🤖 AI Summary
This study investigates how context influences the vector representations of statement truthfulness in large language models (LLMs), with a focus on geometric changes in direction and magnitude within the activation space. Through residual stream analysis across multiple models and datasets, we systematically characterize the geometric transformations of truth vectors before and after contextual modulation, revealing for the first time consistent patterns in directional angles (θ) and relative magnitudes. Our findings show that context generally amplifies the magnitude of truth vectors, that larger models primarily rely on directional shifts to distinguish relevant contexts, and that conflicting contexts induce more pronounced geometric perturbations. This work offers a novel geometric perspective on the internal mechanisms by which LLMs represent truthfulness.
📝 Abstract
Large Language Models (LLMs) often encode whether a statement is true as a vector in their residual stream activations. These vectors, also known as truth vectors, have been studied in prior work, however how they change when context is introduced remains unexplored. We study this question by measuring (1) the directional change ($\theta$) between the truth vectors with and without context and (2) the relative magnitude of the truth vectors upon adding context.

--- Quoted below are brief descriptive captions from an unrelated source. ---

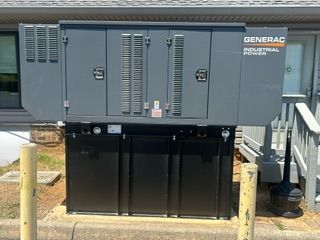 A generator is sitting in front of a house.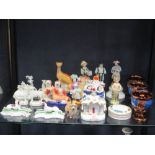 A collection of Staffordshire and other pottery animals, pastille burners etc.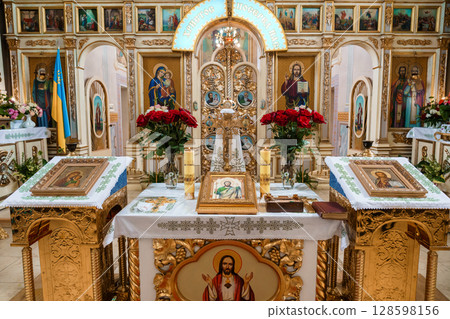 Eastern Orthodox Church Altar Interior with Icons, Candles, and Red Roses, Golden Ornate Decoration and Religious Symbolism. 128598156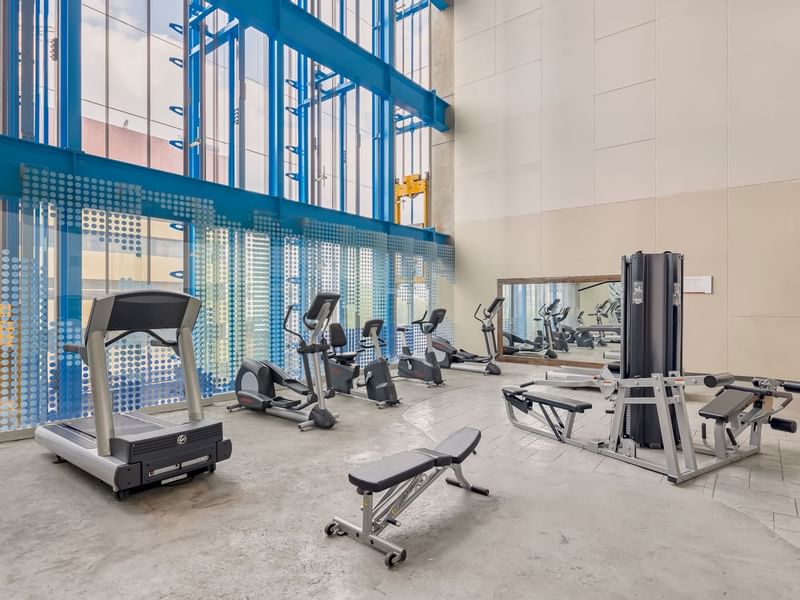 Gym and wellness area with equipment at Fiesta Inn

Across four LLMs and four datasets, we find that (1) truth vectors are roughly orthogonal in early layers, converge in middle layers, and may stabilize or continue increasing in later layers; (2) adding context generally increases the truth vector magnitude, i.e., the separation between true and false representations in the activation space is amplified; (3) larger models distinguish relevant from irrelevant context mainly through directional change ($\theta$), while smaller models show this distinction through magnitude differences. We also find that context conflicting with parametric knowledge produces larger geometric changes than parametrically aligned context. To the best of our knowledge, this is the first work that provides a geometric characterization of how context transforms the truth vector in the activation space of LLMs.